● INSTRUCTIONS FOR THE TASK
Please return the records below exactly as they stand.

[PROVIDED RECORDS — start]

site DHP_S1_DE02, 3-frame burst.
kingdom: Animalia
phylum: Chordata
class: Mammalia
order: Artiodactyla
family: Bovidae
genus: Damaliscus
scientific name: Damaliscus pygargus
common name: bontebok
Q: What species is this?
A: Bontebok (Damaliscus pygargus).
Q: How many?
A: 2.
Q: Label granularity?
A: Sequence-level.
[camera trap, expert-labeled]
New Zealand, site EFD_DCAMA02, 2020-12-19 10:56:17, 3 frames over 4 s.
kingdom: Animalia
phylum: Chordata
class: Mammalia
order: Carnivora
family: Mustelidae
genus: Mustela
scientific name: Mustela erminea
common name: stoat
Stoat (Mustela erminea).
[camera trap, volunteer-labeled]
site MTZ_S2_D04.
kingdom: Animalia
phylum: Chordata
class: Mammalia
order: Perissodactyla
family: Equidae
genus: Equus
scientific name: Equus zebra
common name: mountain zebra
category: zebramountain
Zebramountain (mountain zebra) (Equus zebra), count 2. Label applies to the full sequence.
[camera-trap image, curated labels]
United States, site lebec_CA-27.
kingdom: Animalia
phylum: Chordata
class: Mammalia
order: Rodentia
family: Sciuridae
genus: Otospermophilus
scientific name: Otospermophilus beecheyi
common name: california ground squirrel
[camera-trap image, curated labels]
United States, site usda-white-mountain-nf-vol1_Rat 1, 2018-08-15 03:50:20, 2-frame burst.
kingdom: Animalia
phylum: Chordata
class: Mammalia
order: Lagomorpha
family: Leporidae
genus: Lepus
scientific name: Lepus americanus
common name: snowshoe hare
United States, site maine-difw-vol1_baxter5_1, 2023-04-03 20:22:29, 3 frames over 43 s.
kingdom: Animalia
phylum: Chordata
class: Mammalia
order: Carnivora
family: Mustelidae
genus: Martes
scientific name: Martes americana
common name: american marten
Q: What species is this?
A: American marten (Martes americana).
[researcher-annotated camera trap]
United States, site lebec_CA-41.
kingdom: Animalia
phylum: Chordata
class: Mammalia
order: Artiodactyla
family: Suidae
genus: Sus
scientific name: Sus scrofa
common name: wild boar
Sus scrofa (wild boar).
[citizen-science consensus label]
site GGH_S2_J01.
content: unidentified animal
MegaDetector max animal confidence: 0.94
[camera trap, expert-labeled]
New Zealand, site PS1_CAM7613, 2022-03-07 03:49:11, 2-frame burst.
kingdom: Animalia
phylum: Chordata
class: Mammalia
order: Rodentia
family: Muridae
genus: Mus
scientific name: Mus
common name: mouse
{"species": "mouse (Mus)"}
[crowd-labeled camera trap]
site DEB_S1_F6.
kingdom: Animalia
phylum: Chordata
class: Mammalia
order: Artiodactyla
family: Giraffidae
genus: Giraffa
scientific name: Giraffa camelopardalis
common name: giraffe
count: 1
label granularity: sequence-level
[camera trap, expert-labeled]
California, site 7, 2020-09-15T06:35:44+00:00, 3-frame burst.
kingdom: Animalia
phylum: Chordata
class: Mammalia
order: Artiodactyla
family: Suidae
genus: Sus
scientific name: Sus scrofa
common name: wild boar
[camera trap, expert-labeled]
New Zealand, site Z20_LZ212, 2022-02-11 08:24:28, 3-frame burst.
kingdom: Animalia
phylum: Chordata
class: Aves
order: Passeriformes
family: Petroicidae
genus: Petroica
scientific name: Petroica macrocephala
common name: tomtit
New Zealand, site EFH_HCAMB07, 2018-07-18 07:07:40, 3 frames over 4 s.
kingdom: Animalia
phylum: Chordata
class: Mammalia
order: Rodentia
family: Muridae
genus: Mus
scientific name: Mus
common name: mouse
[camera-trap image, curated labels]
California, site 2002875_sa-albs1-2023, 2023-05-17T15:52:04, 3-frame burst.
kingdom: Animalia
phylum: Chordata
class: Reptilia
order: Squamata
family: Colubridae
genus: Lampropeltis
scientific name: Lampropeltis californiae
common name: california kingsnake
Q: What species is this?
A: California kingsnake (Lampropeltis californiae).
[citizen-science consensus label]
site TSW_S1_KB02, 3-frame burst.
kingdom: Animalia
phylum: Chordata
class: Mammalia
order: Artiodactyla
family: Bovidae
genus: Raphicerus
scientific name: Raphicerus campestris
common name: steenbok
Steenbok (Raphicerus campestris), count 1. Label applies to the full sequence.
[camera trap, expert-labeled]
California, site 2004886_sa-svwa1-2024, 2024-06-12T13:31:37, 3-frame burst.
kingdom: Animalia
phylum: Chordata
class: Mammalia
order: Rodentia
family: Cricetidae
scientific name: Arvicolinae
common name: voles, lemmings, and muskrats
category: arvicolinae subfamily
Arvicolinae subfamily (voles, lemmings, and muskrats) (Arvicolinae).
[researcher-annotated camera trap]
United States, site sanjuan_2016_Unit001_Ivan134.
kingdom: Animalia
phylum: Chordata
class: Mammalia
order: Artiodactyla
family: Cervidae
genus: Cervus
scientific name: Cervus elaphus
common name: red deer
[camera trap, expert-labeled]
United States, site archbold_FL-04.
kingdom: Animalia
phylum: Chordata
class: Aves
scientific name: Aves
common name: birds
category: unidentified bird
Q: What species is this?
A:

[PROVIDED RECORDS — finish]

● RESPONSE AREA
site DHP_S1_DE02, 3-frame burst.
kingdom: Animalia
phylum: Chordata
class: Mammalia
order: Artiodactyla
family: Bovidae
genus: Damaliscus
scientific name: Damaliscus pygargus
common name: bontebok
Q: What species is this?
A: Bontebok (Damaliscus pygargus).
Q: How many?
A: 2.
Q: Label granularity?
A: Sequence-level.
[camera trap, expert-labeled]
New Zealand, site EFD_DCAMA02, 2020-12-19 10:56:17, 3 frames over 4 s.
kingdom: Animalia
phylum: Chordata
class: Mammalia
order: Carnivora
family: Mustelidae
genus: Mustela
scientific name: Mustela erminea
common name: stoat
Stoat (Mustela erminea).
[camera trap, volunteer-labeled]
site MTZ_S2_D04.
kingdom: Animalia
phylum: Chordata
class: Mammalia
order: Perissodactyla
family: Equidae
genus: Equus
scientific name: Equus zebra
common name: mountain zebra
category: zebramountain
Zebramountain (mountain zebra) (Equus zebra), count 2. Label applies to the full sequence.
[camera-trap image, curated labels]
United States, site lebec_CA-27.
kingdom: Animalia
phylum: Chordata
class: Mammalia
order: Rodentia
family: Sciuridae
genus: Otospermophilus
scientific name: Otospermophilus beecheyi
common name: california ground squirrel
[camera-trap image, curated labels]
United States, site usda-white-mountain-nf-vol1_Rat 1, 2018-08-15 03:50:20, 2-frame burst.
kingdom: Animalia
phylum: Chordata
class: Mammalia
order: Lagomorpha
family: Leporidae
genus: Lepus
scientific name: Lepus americanus
common name: snowshoe hare
United States, site maine-difw-vol1_baxter5_1, 2023-04-03 20:22:29, 3 frames over 43 s.
kingdom: Animalia
phylum: Chordata
class: Mammalia
order: Carnivora
family: Mustelidae
genus: Martes
scientific name: Martes americana
common name: american marten
Q: What species is this?
A: American marten (Martes americana).
[researcher-annotated camera trap]
United States, site lebec_CA-41.
kingdom: Animalia
phylum: Chordata
class: Mammalia
order: Artiodactyla
family: Suidae
genus: Sus
scientific name: Sus scrofa
common name: wild boar
Sus scrofa (wild boar).
[citizen-science consensus label]
site GGH_S2_J01.
content: unidentified animal
MegaDetector max animal confidence: 0.94
[camera trap, expert-labeled]
New Zealand, site PS1_CAM7613, 2022-03-07 03:49:11, 2-frame burst.
kingdom: Animalia
phylum: Chordata
class: Mammalia
order: Rodentia
family: Muridae
genus: Mus
scientific name: Mus
common name: mouse
{"species": "mouse (Mus)"}
[crowd-labeled camera trap]
site DEB_S1_F6.
kingdom: Animalia
phylum: Chordata
class: Mammalia
order: Artiodactyla
family: Giraffidae
genus: Giraffa
scientific name: Giraffa camelopardalis
common name: giraffe
count: 1
label granularity: sequence-level
[camera trap, expert-labeled]
California, site 7, 2020-09-15T06:35:44+00:00, 3-frame burst.
kingdom: Animalia
phylum: Chordata
class: Mammalia
order: Artiodactyla
family: Suidae
genus: Sus
scientific name: Sus scrofa
common name: wild boar
[camera trap, expert-labeled]
New Zealand, site Z20_LZ212, 2022-02-11 08:24:28, 3-frame burst.
kingdom: Animalia
phylum: Chordata
class: Aves
order: Passeriformes
family: Petroicidae
genus: Petroica
scientific name: Petroica macrocephala
common name: tomtit
New Zealand, site EFH_HCAMB07, 2018-07-18 07:07:40, 3 frames over 4 s.
kingdom: Animalia
phylum: Chordata
class: Mammalia
order: Rodentia
family: Muridae
genus: Mus
scientific name: Mus
common name: mouse
[camera-trap image, curated labels]
California, site 2002875_sa-albs1-2023, 2023-05-17T15:52:04, 3-frame burst.
kingdom: Animalia
phylum: Chordata
class: Reptilia
order: Squamata
family: Colubridae
genus: Lampropeltis
scientific name: Lampropeltis californiae
common name: california kingsnake
Q: What species is this?
A: California kingsnake (Lampropeltis californiae).
[citizen-science consensus label]
site TSW_S1_KB02, 3-frame burst.
kingdom: Animalia
phylum: Chordata
class: Mammalia
order: Artiodactyla
family: Bovidae
genus: Raphicerus
scientific name: Raphicerus campestris
common name: steenbok
Steenbok (Raphicerus campestris), count 1. Label applies to the full sequence.
[camera trap, expert-labeled]
California, site 2004886_sa-svwa1-2024, 2024-06-12T13:31:37, 3-frame burst.
kingdom: Animalia
phylum: Chordata
class: Mammalia
order: Rodentia
family: Cricetidae
scientific name: Arvicolinae
common name: voles, lemmings, and muskrats
category: arvicolinae subfamily
Arvicolinae subfamily (voles, lemmings, and muskrats) (Arvicolinae).
[researcher-annotated camera trap]
United States, site sanjuan_2016_Unit001_Ivan134.
kingdom: Animalia
phylum: Chordata
class: Mammalia
order: Artiodactyla
family: Cervidae
genus: Cervus
scientific name: Cervus elaphus
common name: red deer
[camera trap, expert-labeled]
United States, site archbold_FL-04.
kingdom: Animalia
phylum: Chordata
class: Aves
scientific name: Aves
common name: birds
category: unidentified bird
Q: What species is this?
A:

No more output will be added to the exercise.